Patent
A patent is an intellectual property (IP) right for a technical invention. It allows you to prevent others from using your invention for commercial purposes for a certain period of time (generally up to 20 years).[1]
In principle, the patent owner has the exclusive right to prevent or stop others from commercially exploiting the patented invention. In other words, patent protection means that the invention cannot be commercially made, used, distributed, imported or sold by others without the patent owner's consent.[2]
What Can Be Patented
The three requirements for patentability[3]
Your invention can be protected by patent if it meets the following requirements:
- The invention is new: Your invention must not from part of the state of the art (also known as prior art). The state of the art means all knowledge that has been made publicly available anywhere in the world prior to applying for a patent. This includes printed and online publications, as well as public lectures and exhibitions. As a rule, anything you yourself make known about your invention is considered prior art – and your invention is no longer considered new. Therefore, before applying for a patent, make sure you keep your invention a secret.

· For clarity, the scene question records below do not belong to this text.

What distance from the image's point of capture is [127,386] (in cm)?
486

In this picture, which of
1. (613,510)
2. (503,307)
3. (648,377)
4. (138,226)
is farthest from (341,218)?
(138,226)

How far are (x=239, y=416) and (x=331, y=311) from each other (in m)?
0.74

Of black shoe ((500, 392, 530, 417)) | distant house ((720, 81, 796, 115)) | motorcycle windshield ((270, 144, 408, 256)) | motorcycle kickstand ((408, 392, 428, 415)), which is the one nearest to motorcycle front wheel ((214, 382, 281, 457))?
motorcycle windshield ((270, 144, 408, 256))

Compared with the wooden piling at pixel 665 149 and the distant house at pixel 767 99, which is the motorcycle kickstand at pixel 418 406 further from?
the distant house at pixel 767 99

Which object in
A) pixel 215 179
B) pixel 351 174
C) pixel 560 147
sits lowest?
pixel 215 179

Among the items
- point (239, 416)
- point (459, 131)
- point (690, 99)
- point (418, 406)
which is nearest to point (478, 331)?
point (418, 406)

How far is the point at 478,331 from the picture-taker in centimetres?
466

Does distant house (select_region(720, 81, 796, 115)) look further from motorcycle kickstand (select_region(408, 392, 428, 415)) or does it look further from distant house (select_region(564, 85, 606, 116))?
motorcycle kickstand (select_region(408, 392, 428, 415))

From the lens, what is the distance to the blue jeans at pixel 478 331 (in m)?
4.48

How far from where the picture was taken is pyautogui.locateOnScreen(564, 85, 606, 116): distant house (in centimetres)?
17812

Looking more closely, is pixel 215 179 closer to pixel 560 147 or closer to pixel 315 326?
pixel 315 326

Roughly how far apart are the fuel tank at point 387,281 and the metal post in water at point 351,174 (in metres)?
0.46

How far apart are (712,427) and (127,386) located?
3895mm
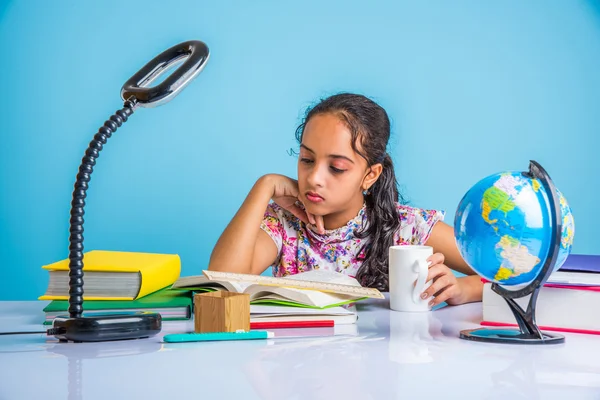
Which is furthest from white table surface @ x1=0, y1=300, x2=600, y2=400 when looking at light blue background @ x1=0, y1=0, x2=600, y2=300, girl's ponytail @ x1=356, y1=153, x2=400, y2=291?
light blue background @ x1=0, y1=0, x2=600, y2=300

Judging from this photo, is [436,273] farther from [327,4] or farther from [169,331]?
[327,4]

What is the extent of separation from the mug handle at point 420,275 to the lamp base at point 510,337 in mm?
260

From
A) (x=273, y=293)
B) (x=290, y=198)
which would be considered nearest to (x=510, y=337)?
(x=273, y=293)

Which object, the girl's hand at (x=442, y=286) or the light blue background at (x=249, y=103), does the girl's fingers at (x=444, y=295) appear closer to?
the girl's hand at (x=442, y=286)

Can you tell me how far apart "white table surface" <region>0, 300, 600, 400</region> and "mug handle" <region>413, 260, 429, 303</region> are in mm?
203

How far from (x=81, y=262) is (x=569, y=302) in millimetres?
832

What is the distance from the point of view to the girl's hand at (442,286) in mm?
1540

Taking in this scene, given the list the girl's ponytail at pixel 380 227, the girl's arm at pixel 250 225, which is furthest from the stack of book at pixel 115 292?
the girl's ponytail at pixel 380 227

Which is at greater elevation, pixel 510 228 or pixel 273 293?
pixel 510 228

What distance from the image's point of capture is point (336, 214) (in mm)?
2482

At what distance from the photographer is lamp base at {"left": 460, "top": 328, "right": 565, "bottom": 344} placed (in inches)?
47.0

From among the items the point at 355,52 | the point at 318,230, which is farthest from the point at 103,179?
the point at 318,230

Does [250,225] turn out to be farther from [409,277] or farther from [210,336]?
[210,336]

- The invention is inventive: The invention must not be obvious to a person skilled in the art. In patent law, a "person skilled in the art" is a hypothetical person who knows the prior art in his specialist field but is unimaginative. If you show the purpose of your invention to a person skilled in the art and he readily comes up with the same solution as you, then your solution is not inventive.
- The invention is industrially applicable: The invention must be industrially applicable and practicable, and it must be possible to replicate its implementation.
A perpetual motion machine – a machine that constantly performs work without an energy source – is, for example, not patentable because it is not feasible and therefore can't be used commercially.